• _Problem to solve_
Your copy of the data below must be exact and must leave out all pictures.

[Extracted material — start]

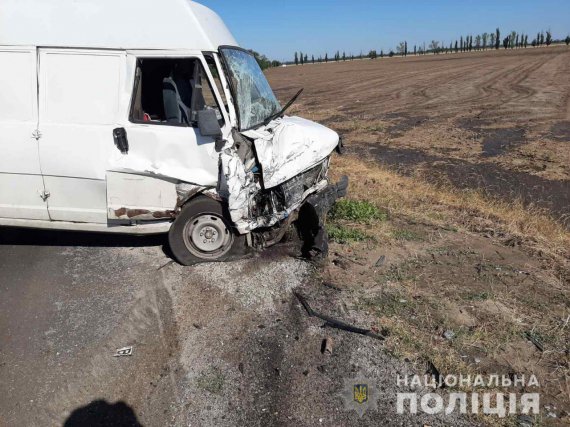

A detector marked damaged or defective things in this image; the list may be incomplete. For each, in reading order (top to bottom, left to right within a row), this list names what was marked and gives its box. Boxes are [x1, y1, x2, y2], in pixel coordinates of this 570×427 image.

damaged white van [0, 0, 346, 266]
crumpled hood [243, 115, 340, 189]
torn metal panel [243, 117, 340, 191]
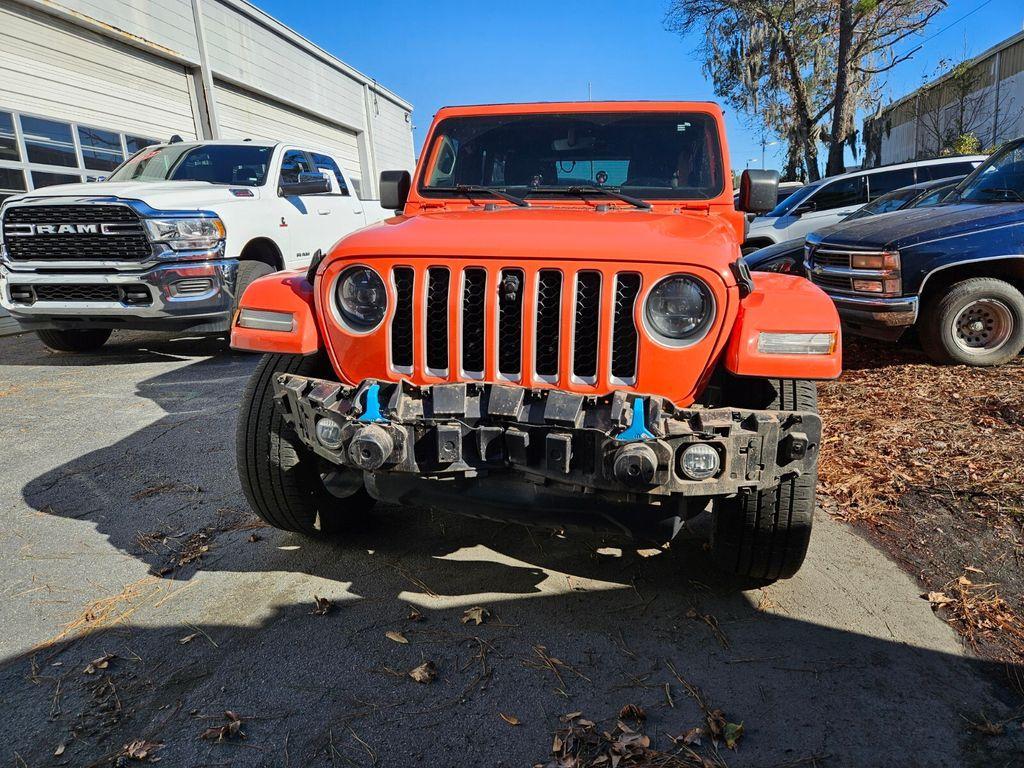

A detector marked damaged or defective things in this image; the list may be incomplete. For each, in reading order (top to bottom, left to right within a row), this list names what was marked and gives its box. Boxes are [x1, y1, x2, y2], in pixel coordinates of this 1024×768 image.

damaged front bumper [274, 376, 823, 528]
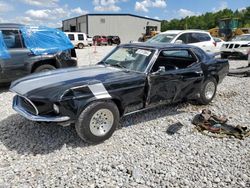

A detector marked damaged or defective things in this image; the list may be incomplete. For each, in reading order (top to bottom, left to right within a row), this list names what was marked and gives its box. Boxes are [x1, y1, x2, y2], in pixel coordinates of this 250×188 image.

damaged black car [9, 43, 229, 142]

[Extracted material — finish]

• _Exercise response_
A detector marked damaged or defective things in this image; the list may be incomplete. For each, in reading order (top to bottom, left to right within a row), this list names what was marked and gives its box. Boxes are [x1, y1, x2, y2], in pixel coordinates of this 570×427 image.

damaged white van [0, 0, 346, 266]
crumpled hood [243, 115, 340, 189]
torn metal panel [243, 117, 340, 191]

A detector marked damaged or defective things in this image; the list may be incomplete. For each, in reading order (top to bottom, left to right within a row), this list names what was marked and gives its box. Boxes are [x1, y1, x2, y2], in pixel coordinates of this 1024×768 image.

damaged front bumper [274, 376, 823, 528]

A detector marked damaged or defective things in this image; the list may be incomplete. For each, in reading order (top to bottom, left to right within a row), this list names what was marked and gives its box. Boxes are [x1, y1, x2, y2], in pixel coordinates of this 250×188 image.

damaged black car [9, 43, 229, 142]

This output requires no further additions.